L’aménagement fait par le pape Clément 6

Avignon

L’aménagement fait par le pape Clément 6

Et où est la cour d’honneur par rapport à la façade que nous avons sous les yeux ? Eh bien elle est derrière la partie droite de la façade, celle que nous voyons en très forte avancée par rapport au Palais-Vieux de Benoît 12. Celle sur laquelle s’ouvre le portail principal, avec ses 2 tourelles. Maintenant, justement, allons voir un peu mieux cette partie droite de la façade, et faisons à nouveau quelques pas vers la droite, pour nous replacer devant elle. Nous nous arrêterons un peu après la tour d’angle, et face au portail principal flanqué des 2 tourelles pointues. Au passage remarquons que cette tour d’angle supporte une tourelle crénelée, qui est construite en surplomb, comme les 2 tourelles du grand portail: on appelle ces tourelles en surplomb des échauguettes.
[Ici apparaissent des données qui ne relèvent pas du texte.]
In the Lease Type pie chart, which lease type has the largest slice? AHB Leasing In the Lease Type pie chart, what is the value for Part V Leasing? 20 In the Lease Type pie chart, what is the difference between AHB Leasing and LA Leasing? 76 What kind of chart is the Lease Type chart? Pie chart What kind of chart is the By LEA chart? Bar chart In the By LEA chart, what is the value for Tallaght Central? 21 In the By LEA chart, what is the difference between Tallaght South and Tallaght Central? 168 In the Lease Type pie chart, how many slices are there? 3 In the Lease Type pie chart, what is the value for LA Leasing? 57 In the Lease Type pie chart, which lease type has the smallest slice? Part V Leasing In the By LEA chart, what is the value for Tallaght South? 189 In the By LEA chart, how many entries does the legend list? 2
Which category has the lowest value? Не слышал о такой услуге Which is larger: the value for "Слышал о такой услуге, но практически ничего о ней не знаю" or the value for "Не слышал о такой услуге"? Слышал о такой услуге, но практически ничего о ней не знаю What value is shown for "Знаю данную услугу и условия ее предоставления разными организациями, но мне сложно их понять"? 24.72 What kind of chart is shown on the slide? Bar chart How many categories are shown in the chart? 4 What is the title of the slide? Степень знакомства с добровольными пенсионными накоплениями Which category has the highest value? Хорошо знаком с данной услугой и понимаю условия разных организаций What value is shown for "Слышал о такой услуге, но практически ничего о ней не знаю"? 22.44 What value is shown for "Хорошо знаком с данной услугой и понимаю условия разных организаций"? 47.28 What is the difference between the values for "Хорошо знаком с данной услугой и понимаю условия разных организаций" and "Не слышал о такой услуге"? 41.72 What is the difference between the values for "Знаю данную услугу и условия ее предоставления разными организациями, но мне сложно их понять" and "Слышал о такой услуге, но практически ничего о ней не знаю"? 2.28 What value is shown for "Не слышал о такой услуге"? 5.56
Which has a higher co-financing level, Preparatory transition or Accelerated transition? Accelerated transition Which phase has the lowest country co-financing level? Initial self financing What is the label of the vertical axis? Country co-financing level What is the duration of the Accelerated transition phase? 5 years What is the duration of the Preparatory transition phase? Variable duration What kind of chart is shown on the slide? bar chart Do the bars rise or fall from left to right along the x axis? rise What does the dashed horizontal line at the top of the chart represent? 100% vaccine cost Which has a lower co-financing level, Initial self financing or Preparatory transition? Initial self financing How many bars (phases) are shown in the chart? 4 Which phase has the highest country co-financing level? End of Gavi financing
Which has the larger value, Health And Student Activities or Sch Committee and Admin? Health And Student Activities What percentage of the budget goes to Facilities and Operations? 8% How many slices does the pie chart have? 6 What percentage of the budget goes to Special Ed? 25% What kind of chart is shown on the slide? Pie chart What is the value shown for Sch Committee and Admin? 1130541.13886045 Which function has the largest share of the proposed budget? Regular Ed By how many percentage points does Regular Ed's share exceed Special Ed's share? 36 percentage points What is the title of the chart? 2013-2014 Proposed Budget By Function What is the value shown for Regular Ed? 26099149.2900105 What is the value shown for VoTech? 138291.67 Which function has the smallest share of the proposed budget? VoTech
Eh bien, le palais de Benoît 12 ne va pas suffire à son successeur Clément 6 qui entreprend de grands travaux à son tour, grands travaux dont nous avons les résultats sous les yeux. Nous allons les décrire. Clément 6  fait doubler la cour du cloître, sur la droite par une cour plus profonde et plus large : c’est donc la cour d’honneur. Et c’est sa façade que nous regardons maintenant, elle va de la tour d’angle, à gauche, jusqu’à la chapelle de Clément 6, à droite. Les travaux ont commencé dés 1342, et l’architecte était cette fois Jean de Louvres. Une fois construite l’aile d’entrée de la cour d’honneur, qui est celle que nous regardons, et une fois cette aile raccordée avec le « Palais Vieux » de Benoît 12, par le bâtiment qui part de la tour d’angle,(du côté gauche), et une fois construite l’aile de la chapelle de Clément 6 (du côté droit et sur la rue Peyrollerie), le palais des papes était à peu près terminé.
Il est donc principalement l’œuvre de 2 papes bâtisseurs : Benoît 12 et Clément 6, et sa construction a duré de 1335 à 1347. Douze ans seulement : une rapidité stupéfiante pour ce qui est finalement le plus grand palais gothique d’occident, et surtout si on la compare à la durée des chantiers des cathédrales. Cette rapidité s’explique bien sûr par la mobilisation d’importants moyens matériels, et surtout financiers. Et justement, le moment est venu de rendre à cette aile d’entrée, qui est devant nous, son véritable nom : c’est l’aile des grands dignitaires. Ces grands dignitaires, qui y avaient leurs bureaux et y étaient logés, étaient les plus hauts responsables des finances pontificales : il s’agissait du Camérier, et du Trésorier. Maintenant, l’architecture de cette aile des grands dignitaires est-elle très différente de celle du Palais-Vieux ? Que voyons-nous ?
Nous retrouvons les arcs d’ogive sur leurs contreforts, et nous les voyons même sur la chapelle de Clément 6 à droite qui ressemble à une tour. Leur usage défensif est bien sûr le même. Ce qui est nouveau, c’est le balcon-chemin de ronde qu’ils soutiennent dans la partie centrale: un double usage était possible, pour la paix, le côté balcon, et pour la guerre, le chemin de ronde. Autre nouveauté les tourelles en surplomb –ou en encorbellement- qu’on appelle donc des échauguettes. D’une part, regardez au dessus de la grande porte (c’est-à-dire de la porte des Champeaux, c’est son nom) : on voit des échauguettes au toit pointu. Et d’autre part, voyez la tour d’angle : elle porte aussi des échauguettes, mais crénelées et sans toit. Même ces tourelles à l’aspect élégant et pittoresque appartiennent en fait à l’architecture militaire. En bref, les 2 palais, le vieux de Benoit 12 et le neuf de Clément 6, sont des forteresses. Maintenant que nous avons une idée des dimensions du palais, une question peut nous venir à l’esprit : pourquoi ce gigantisme ? Eh bien, nous avons fait allusion aux responsables des finances, alors il faut préciser que le palais n’était pas que la résidence du pape: il était le siège du gouvernement, et de l’administration centrale de l’Église. Les cardinaux devaient pouvoir s’y réunir en conclave pour l’élection d’un nouveau pape. Des centaines de personnes s’y affairaient. La «maison du pape », à elle seule, c’est-à-dire l’ensemble des personnes attachées à son service, atteignait environ 300 personnes, à peu près autant que celle du roi de France sous Philippe Le Bel.